COMPITI DA SVOLGERE »
[1] Nel commento sul giardino, che cosa impedisce di raggiungere l'albero della vita?
[2] Nel discorso del Signore Dio riportato nel commento, quali azioni dell'uomo si vogliono evitare? Elencale tutte.
[3] Stabilisci se queste affermazioni concordano con il commento sul giardino, citando le parole che lo provano:
(a) La scena in cui Yhwh Elohim veste le creature umane viene subito prima dell'allontanamento dal giardino.
(b) Il serpente aveva presentato Dio come un essere generoso.
(c) La giustizia è collegata al v. 21.

TESTO DI RIFERIMENTO »
<<<<

In antitesi a questa armoniosa scena iniziale, nei presenti versetti è descritto l’allontanamento della prima coppia umana dal giardino e il lettore apprende con amarezza che non ci sarà più un accesso all’albero della vita, perché ci sono angeli armati a sbarrarne la strada. Sembra che Yhwh Elohim abbia consumato la sua vendetta sull’uomo e la sua donna, ma la scena immediatamente precedente in cui Yhwh Elohim veste le creature umane smentisce una simile lettura (cf. 3,21). In alternativa si potrebbe ipotizzare che le due scene mettono in gioco i due più noti attributi divini: la misericordia (v. 21) e la giustizia (v. 22). C’è solamente questa lettura del testo?

L’ultimo discorso di Yhwh Elohim resta in sospeso

E il Signore Dio disse: «Ecco, l’uomo è diventato (o era?) come uno di noi quanto alla conoscenza del bene e del male. Che ora egli non stenda la mano e non prenda anche dell’albero della vita, ne mangi e viva per sempre …».

Ad una lettura superficiale il parlare divino presta il fianco alla critica del serpente che aveva dipinto Dio come un essere geloso delle sue prerogative divine (cfr. Post dedicato), le quali ora, dopo la disobbedienza dell’uomo e della donna, vuole togliere all’essere umano cacciandolo dal giardino. Il discorso divino suona beffardo nei confronti della creatura umana: «l’uomo ha provato ad essere dio ma io, Dio, l’ho fregato».

>>>>

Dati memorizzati
<<<<

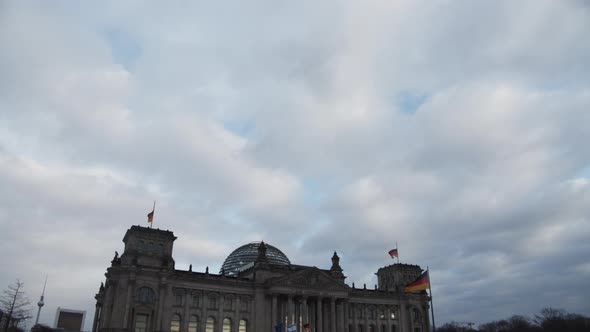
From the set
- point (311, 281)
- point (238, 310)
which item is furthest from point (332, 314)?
point (238, 310)

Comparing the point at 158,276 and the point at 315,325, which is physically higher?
the point at 158,276

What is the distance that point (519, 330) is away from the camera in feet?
652

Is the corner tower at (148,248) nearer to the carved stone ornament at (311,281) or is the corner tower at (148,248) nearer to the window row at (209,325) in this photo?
the window row at (209,325)

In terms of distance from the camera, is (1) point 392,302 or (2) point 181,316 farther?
(1) point 392,302

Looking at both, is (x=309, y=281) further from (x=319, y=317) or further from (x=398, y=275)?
(x=398, y=275)

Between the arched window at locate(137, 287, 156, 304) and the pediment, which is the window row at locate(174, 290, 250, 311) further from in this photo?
the pediment

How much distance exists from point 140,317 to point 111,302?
5533mm

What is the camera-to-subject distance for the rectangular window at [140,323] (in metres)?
78.6

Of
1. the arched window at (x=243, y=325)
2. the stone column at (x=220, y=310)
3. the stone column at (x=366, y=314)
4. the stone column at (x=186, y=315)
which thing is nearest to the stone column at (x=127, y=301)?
the stone column at (x=186, y=315)

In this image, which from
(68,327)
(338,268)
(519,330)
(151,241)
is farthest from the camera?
(519,330)

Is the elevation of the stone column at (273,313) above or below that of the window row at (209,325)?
above

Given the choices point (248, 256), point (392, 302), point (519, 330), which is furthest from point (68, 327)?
point (519, 330)

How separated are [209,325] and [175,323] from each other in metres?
6.42

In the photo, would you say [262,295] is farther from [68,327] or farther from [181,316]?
[68,327]
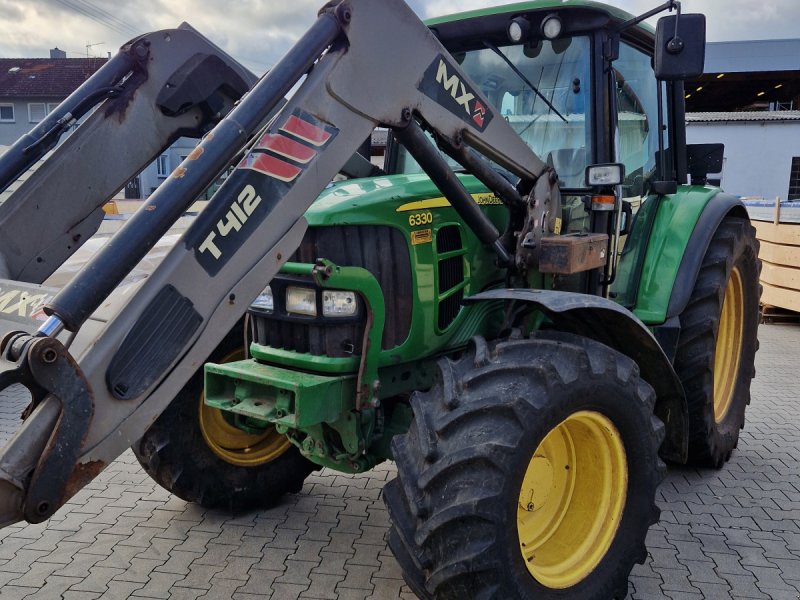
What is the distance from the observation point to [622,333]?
321 cm

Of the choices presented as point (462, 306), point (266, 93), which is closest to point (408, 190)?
point (462, 306)

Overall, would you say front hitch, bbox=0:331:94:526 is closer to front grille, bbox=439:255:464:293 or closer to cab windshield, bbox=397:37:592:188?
front grille, bbox=439:255:464:293

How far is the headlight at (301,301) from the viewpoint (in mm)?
2918

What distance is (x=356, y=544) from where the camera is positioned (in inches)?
140

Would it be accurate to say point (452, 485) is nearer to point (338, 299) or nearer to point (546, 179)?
point (338, 299)

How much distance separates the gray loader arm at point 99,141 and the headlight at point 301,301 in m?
0.93

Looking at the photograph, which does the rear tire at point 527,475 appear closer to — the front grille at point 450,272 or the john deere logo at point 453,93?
the front grille at point 450,272

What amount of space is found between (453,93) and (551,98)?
0.92 m

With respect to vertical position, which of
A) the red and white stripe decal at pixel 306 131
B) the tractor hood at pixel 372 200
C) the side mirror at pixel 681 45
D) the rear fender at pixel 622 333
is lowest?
the rear fender at pixel 622 333

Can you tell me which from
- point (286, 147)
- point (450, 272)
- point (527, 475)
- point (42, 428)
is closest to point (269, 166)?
point (286, 147)

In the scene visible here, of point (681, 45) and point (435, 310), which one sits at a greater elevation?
point (681, 45)

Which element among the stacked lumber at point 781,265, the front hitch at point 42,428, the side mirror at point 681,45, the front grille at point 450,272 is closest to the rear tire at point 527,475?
the front grille at point 450,272

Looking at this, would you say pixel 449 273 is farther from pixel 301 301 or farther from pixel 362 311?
pixel 301 301

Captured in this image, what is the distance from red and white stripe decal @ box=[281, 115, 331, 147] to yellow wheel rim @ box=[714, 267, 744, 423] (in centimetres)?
325
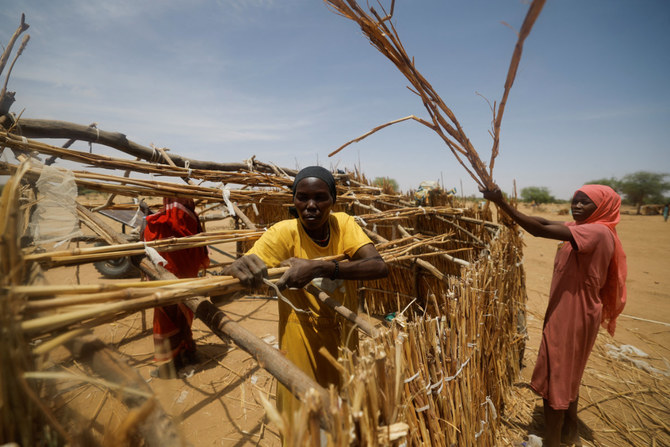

>>>>

SOLUZIONI »
[1] Lo impediscono degli angeli armati che ne sbarrano la strada.

[2]
- stendere la mano
- prendere anche dell'albero della vita
- mangiarne
- vivere per sempre

[3]
(a) Sì: «la scena immediatamente precedente in cui Yhwh Elohim veste le creature umane»
(b) No: «aveva dipinto Dio come un essere geloso delle sue prerogative divine»
(c) No: «la misericordia (v. 21) e la giustizia (v. 22)»